新人の頃、純粋に勉強のためと思い名書と言われるこの本を読み込みました。
この本に書かれているテクニックを葬儀の打合せに応用したら・・・・というテーマで 
今でも付箋が100枚くらい貼ってあります。

本書を読まないとよく分からないと思いますが
たとえば付箋のメモ書きの一部を抜粋すると・・・

コントラストの原理・・・先に祭壇や棺などの高額商品を決めてもらう
返報性のルール・・・香典や供花を辞退する人に使う
ドアインザフェイス・・・かなりの高額商品の説明から入る
ローボール・・・総額が確定したあとで言い忘れたフリをして必需品を販売する
コミットメントと一貫性・・・
 故人のことを大切に思っているというコメントを冒頭で引き出す
 見積書の一部を遺族に書かせる
(以下略)

で、当時そこまで読み込んでからこう思ったのです。

「このテクニックは絶対に使うまい。

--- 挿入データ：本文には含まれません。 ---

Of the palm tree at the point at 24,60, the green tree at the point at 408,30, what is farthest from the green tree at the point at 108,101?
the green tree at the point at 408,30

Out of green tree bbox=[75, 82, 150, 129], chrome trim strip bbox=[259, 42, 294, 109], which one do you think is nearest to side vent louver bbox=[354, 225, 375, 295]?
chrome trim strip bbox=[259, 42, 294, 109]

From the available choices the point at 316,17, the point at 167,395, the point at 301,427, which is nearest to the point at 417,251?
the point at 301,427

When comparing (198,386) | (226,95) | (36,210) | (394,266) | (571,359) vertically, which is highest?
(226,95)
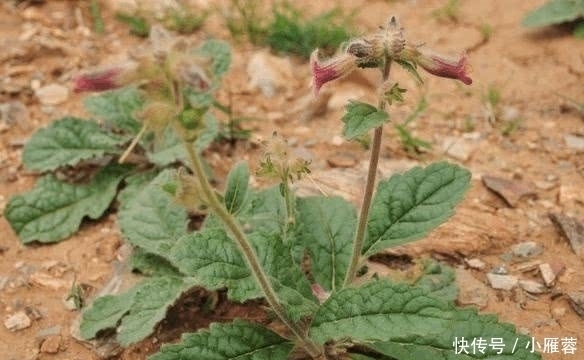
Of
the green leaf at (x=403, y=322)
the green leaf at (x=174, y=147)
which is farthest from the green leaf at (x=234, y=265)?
the green leaf at (x=174, y=147)

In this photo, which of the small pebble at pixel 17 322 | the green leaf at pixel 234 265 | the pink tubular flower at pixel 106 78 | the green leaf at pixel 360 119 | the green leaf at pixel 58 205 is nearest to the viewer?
the pink tubular flower at pixel 106 78

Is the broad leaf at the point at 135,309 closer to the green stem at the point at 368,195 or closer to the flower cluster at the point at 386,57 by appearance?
the green stem at the point at 368,195

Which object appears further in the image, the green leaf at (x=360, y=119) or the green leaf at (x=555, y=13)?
the green leaf at (x=555, y=13)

」

おそらくそう思った葬儀屋さんも何人かいるのでは。

なんで?、という方には
この本からの引用を載せておきます。

絶妙な聞き方の技術
(P158から引用)
あなたは誰かに操作されたいですか?
 
相手を操作して売るやり方は、長い目でみると、結局はうまくいきません。
「買い手の後悔」などといわれますが、ふと相手がわれに返ったときに、
何かだまされた印象を持ち不信感につながるからです。
これは何もセールスだけでなく、マネジメントでも同じです。
「部下を思い通りに動かす方法」なんていう本を読んでいる上司と、
本音で話をしたい部下はいるでしょうか?
あなた自身、相手に操作されたいですか?
答えはNOでしょう。
(引用終わり)

自分がされたくないことは他人にしない、
というシンプルな理屈です。

ただその時
自分は葬儀が好きなのであってビジネスはあんまり好きじゃないんだな
ってことに気付いたのでした。
この時点で、資本主義社会で生きる自分の限界が見えてしまったという・・・

ただ前回も言ったように
別に安いものを売れと言っているわけではないのです。

「見積もりの金額を見たときは結構な金額だと思ったが、
葬儀を終えた今は十分納得が出来る」

以前自分が担当したお客様からのアンケートに書かれていたコメントです。
こういう売り手と買い手の幸福な関係ををずっと追い求めていきたいのです。